Employee reveals UN passed dissidents’ info to China
Geneva: The UN Human Rights Office is facing the heat for sharing the names of Chinese government opponents, including Uighur activists, Tibetans and Hongkongers, who took part in UN activities, for a long period of time, triggering a massive controversy.
"@antonioguterres is going to fire me specifically because I reported @UN actively providing names of #Uyghurs, #Tibetans and other dissidents to the Chinese government.@UN is trying to stop me taking @ministerBlok
to court for repeating their defamation. /1 @UNWatch," Emma Reilly, a staffer at the Office of the United Nations High Commissioner for Human Rights (OHCHR) and a human rights lawyer, tweeted as she made the striking revelation.
UPDATE: @antonioguterres is going to fire me specifically because I reported @UN actively providing names of #Uyghurs, #Tibetans and other dissidents to the Chinese government. @UN is trying to stop me taking @ministerBlok to court for repeating their defamation. /1 @UNWatch
— Emma Reilly (@EmmaReillyTweet) January 8, 2021
She recently shared the emails with a Turkish news agency. She had received them through the UN body’s internal emailing system while she was on active duty at the OHCHR.
Although the OHCHR denies the allegations, some emails among its employees, press releases and interviews have revealed that the UN shared the names of many Chinese activists and some opponents who attended panel discussions, conferences, and open sessions on human rights with the Chinese government, reports Anadolu Agency.
Emma Reilly said the UN is still following the controversial practice.

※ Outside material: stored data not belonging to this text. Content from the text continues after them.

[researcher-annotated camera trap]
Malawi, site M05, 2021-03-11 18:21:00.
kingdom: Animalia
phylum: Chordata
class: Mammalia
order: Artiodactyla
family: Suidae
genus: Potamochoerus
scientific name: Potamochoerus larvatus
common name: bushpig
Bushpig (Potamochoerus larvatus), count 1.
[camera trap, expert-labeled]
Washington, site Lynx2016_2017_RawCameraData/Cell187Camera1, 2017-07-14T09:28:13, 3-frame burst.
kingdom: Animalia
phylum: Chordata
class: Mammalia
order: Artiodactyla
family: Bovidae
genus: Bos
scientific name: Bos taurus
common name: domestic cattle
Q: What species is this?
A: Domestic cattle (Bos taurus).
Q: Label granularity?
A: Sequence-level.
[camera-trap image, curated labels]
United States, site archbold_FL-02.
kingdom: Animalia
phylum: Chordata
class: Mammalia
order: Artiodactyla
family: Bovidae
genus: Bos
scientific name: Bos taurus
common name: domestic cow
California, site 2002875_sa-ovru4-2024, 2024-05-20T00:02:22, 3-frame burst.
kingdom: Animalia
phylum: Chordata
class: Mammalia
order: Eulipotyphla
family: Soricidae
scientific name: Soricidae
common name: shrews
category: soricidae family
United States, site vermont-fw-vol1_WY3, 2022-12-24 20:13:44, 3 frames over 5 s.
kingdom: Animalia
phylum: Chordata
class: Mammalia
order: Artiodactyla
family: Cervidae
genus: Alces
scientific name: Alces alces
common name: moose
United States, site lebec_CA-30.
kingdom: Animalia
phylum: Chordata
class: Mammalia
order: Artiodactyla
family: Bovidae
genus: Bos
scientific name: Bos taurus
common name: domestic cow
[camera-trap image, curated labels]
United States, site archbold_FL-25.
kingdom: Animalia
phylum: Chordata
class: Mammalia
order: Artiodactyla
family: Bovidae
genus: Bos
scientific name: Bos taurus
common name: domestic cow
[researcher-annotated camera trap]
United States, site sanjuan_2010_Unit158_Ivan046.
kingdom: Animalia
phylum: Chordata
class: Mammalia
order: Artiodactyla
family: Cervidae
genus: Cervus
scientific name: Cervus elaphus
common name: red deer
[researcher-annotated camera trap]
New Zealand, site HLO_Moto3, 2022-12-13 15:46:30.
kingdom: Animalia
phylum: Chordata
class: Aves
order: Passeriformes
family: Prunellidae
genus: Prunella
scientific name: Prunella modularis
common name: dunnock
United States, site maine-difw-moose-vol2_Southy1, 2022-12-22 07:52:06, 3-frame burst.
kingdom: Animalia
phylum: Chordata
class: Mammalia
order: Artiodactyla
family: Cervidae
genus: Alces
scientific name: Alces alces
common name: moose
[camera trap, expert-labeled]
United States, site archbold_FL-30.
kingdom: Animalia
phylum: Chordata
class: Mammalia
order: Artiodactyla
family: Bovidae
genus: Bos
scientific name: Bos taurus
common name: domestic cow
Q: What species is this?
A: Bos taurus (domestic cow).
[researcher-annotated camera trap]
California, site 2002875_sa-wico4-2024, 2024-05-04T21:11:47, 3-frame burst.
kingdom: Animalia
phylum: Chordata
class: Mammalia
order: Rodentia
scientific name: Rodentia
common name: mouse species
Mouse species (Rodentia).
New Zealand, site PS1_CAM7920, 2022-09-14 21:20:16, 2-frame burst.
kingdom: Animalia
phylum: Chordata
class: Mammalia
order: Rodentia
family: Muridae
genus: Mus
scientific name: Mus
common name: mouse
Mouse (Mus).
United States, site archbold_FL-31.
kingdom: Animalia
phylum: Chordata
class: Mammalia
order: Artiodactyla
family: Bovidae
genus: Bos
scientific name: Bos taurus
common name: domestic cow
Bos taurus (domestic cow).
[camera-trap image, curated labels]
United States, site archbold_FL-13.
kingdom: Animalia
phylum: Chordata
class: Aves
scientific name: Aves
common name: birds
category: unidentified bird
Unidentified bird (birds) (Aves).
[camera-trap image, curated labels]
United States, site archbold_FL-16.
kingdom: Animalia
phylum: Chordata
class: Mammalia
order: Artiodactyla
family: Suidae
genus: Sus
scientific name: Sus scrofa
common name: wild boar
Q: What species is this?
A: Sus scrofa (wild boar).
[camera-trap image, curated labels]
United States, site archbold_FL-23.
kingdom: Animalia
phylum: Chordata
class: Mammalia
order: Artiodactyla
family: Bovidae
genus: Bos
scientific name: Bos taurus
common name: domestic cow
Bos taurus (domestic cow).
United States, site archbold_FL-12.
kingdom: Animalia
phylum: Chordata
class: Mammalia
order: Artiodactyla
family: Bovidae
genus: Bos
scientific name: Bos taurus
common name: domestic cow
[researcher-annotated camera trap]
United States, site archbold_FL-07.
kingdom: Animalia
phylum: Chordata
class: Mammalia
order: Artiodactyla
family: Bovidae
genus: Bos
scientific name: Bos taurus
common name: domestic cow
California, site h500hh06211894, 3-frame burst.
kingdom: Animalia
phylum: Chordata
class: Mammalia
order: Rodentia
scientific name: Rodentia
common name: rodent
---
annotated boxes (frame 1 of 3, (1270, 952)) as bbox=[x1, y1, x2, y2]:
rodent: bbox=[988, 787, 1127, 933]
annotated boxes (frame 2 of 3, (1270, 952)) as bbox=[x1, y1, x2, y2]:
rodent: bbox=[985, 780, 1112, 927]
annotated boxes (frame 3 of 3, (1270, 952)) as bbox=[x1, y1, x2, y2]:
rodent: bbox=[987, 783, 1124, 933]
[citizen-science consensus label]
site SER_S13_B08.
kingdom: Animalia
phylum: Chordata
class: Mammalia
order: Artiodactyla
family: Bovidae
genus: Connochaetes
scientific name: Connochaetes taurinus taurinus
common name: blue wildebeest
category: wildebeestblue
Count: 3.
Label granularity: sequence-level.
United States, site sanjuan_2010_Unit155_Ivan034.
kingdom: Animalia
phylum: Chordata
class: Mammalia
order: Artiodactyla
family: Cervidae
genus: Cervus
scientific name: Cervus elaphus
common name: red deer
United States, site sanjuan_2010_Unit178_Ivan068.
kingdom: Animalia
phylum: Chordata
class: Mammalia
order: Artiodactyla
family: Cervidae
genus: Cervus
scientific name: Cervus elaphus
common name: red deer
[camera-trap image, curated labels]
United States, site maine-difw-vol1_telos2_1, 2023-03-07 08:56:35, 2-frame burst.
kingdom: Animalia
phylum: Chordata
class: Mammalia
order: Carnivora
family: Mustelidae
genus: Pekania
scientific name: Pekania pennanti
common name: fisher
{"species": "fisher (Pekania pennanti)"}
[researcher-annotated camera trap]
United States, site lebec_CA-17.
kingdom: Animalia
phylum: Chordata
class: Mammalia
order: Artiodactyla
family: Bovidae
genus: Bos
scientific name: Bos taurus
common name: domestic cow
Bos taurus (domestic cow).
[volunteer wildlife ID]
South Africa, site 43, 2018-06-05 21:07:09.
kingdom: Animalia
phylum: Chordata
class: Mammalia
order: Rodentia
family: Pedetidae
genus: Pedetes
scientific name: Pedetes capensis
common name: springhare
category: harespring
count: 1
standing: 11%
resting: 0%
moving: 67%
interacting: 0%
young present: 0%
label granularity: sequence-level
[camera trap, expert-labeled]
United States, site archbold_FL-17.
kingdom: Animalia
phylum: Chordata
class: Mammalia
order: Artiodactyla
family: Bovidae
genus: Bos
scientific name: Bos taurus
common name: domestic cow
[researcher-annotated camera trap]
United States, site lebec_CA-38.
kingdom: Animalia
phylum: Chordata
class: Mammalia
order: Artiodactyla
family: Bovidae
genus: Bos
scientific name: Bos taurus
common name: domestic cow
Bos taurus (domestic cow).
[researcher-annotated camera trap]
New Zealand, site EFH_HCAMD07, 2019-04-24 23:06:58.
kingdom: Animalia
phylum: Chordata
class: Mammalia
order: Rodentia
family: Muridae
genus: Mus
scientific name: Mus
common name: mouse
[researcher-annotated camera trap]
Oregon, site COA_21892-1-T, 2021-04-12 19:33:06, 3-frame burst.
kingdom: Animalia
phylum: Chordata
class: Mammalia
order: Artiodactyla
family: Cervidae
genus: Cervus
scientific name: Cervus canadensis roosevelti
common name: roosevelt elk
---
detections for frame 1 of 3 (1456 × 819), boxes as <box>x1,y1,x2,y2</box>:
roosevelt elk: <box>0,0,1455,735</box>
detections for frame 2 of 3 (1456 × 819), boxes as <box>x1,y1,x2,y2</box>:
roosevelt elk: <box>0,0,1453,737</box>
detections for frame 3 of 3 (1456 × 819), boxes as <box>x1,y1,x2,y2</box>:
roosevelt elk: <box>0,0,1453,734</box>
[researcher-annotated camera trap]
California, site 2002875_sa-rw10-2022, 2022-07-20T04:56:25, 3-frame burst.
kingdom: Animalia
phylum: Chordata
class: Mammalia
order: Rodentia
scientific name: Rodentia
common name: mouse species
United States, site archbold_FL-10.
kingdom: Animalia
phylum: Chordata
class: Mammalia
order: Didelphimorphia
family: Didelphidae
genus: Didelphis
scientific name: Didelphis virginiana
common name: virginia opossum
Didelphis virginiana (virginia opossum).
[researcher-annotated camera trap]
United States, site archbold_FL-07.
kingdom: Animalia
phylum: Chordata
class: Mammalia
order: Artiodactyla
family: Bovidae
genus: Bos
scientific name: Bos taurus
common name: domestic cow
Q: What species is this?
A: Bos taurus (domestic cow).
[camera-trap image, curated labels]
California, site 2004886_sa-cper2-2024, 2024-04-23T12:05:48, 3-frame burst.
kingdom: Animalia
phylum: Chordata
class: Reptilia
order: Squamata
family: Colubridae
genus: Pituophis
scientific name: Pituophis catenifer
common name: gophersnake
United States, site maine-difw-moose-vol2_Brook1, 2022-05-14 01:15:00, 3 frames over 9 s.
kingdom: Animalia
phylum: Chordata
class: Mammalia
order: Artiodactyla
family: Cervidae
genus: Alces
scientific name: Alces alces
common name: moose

“I don’t actually have a job. The UN continues to pay me a salary that I have no terms of reference. They cannot fire me because they know I’m telling the truth. But they don’t want me doing any work,” she told Anadolu Agency about what she experienced after reporting the UN’s practice.
After she first found out in February 2013 that the OHCHR was leaking the names of Chinese dissidents and activists, Reilly said she immediately started reporting it.
“I reported it to the UN High Commissioner for Human Rights at the time. I reported it to the EU," she told the news agency.
She claimed that an OHCHR employee made false statements to the EU, and the EU did not follow up on the matter.
Reilly said she also reported the situation to Ireland, the UK, the US, and Germany.
“A lot of those member states reported to me that the UN had lied to them. Again, I give them the emails in which names were handed over.”
Asked more about the people whose information was handed to China, Reilly said most of them were Uighurs, but Tibetans, Hongkongers, and human rights lawyers are among them.
“It’s anyone that China wishes to have information about,” she told the news agency.